Things were obviously extremely difficult growing up, Flowers and peace of mind to you

PeppermintCrayon · 07/04/2015 07:47

The book recommends confrontation? I didn't finish it, just dipped into it, so I didn't know that.

I'm all for confronting them in your own head but actually trying to have the last word and make them see is, to my mind, a fool's errand. Really surprised that's the advice!

Somermummy1 · 07/04/2015 08:34

Have just stumbled across this post and suddenly feel 'normal'!

I think I need to read this book!

DPs just been to visit for long weekend and feel so sad that I can't feel close to them. DM makes comments that undermine me as
A mother to my DCs and DF says nothing at all directly to me which I let him get away with for being old and deaf but it's really just rude

They weren't / aren't terrible parents but there has been a time of no contact for months and I did discover that I had been written out of their will.
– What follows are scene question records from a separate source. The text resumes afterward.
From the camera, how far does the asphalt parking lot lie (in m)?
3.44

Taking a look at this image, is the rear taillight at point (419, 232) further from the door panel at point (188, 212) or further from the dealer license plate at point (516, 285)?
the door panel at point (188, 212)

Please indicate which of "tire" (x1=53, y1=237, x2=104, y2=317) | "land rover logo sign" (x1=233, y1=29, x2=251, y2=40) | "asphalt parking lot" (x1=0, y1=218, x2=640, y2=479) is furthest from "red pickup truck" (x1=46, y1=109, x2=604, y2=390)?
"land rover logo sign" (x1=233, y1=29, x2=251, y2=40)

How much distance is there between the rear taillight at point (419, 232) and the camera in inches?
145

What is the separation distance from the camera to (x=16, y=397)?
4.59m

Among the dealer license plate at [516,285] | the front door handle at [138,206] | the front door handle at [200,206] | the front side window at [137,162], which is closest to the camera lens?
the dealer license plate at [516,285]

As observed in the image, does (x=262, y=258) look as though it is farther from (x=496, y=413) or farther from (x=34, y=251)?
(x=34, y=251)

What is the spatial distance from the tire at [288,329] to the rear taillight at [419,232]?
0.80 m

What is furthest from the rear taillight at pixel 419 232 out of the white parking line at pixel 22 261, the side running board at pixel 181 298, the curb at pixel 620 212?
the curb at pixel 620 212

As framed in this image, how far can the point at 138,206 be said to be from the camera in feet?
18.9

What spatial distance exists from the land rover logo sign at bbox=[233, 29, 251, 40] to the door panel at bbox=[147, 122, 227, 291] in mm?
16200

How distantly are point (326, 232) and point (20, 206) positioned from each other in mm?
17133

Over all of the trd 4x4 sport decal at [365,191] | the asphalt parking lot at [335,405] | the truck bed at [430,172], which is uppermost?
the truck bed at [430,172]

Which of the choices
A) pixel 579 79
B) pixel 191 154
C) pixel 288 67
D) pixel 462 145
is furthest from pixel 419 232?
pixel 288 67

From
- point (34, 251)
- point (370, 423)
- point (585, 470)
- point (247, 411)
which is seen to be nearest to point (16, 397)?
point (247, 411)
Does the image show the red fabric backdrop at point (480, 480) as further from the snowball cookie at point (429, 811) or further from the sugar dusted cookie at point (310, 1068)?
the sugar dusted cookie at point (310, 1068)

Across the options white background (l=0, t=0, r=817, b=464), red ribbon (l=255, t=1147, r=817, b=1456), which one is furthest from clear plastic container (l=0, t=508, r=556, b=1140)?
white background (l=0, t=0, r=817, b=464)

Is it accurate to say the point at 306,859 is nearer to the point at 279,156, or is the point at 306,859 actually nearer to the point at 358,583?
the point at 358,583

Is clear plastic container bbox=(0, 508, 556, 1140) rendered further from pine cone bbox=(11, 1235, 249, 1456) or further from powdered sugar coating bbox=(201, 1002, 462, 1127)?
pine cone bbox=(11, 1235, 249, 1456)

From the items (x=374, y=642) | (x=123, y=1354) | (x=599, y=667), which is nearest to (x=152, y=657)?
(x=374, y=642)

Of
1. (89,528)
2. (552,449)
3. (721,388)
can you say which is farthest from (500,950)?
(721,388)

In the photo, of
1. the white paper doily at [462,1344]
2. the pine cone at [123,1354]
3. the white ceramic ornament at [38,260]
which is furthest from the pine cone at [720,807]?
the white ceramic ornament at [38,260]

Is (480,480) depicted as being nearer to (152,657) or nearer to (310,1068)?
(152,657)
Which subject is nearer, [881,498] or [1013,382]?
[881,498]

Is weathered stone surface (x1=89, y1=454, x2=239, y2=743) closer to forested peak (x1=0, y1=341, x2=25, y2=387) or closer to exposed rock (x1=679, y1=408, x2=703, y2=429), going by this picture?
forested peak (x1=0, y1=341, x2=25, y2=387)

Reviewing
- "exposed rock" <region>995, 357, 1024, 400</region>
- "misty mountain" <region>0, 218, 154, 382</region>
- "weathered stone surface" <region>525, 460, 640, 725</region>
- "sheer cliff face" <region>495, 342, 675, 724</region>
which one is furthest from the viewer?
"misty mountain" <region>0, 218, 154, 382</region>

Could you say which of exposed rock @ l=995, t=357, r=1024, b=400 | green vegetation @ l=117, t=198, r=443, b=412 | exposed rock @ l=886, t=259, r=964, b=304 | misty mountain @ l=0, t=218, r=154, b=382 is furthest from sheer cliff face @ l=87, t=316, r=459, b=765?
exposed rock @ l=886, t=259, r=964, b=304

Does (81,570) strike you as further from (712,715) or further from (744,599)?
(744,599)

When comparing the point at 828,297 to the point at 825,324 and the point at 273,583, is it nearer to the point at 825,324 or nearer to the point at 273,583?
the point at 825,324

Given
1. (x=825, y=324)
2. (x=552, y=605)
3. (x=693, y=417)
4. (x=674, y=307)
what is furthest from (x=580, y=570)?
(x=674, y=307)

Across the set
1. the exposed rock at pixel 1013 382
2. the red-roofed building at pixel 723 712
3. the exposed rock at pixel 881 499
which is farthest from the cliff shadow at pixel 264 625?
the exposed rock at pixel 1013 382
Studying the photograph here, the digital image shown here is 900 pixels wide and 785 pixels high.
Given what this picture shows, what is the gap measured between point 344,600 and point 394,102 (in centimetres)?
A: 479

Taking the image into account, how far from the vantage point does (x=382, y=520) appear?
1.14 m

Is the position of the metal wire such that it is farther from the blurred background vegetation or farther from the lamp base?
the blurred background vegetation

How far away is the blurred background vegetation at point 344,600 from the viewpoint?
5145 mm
Will this book help me to forgive them and - much more importantly- avoid me making the same mistakes with my DCs????

GoodtoBetter · 07/04/2015 08:35

I read Toxic Parents and had psychotherapy with a great therapist. My therapist recommended I write a letter to my mother with what I wanted to say to her. His advice wasn't to send it particularly. He felt it might help me send it but that wasn't the end goal. The aim was to write it all down as a release. He specifically said actually that I wasn't to write it with her in mind as an audience, it was to be about ME. I mean, I wasn't to write it with the aim of persuading her or making her "see" or change her mind in any way as that would be pointless. It was to be about what I felt I needed to say to her/me/the universe.
I wrote it and did actually send it and am glad I did. It was totally pointless obviously in terms of making her understand why i wanted to be NC, she just denied everything and took it as a "character assassination". But it helped me feel stronger, calmer, in control.

SuburbanNeurosis · 07/04/2015 09:16

Meerka, thank you for your kind words. Trying to find the best thing to do and say is so so hard. Flowers to you and to all of us who unfortunately have their own experiences to contribute to this thread.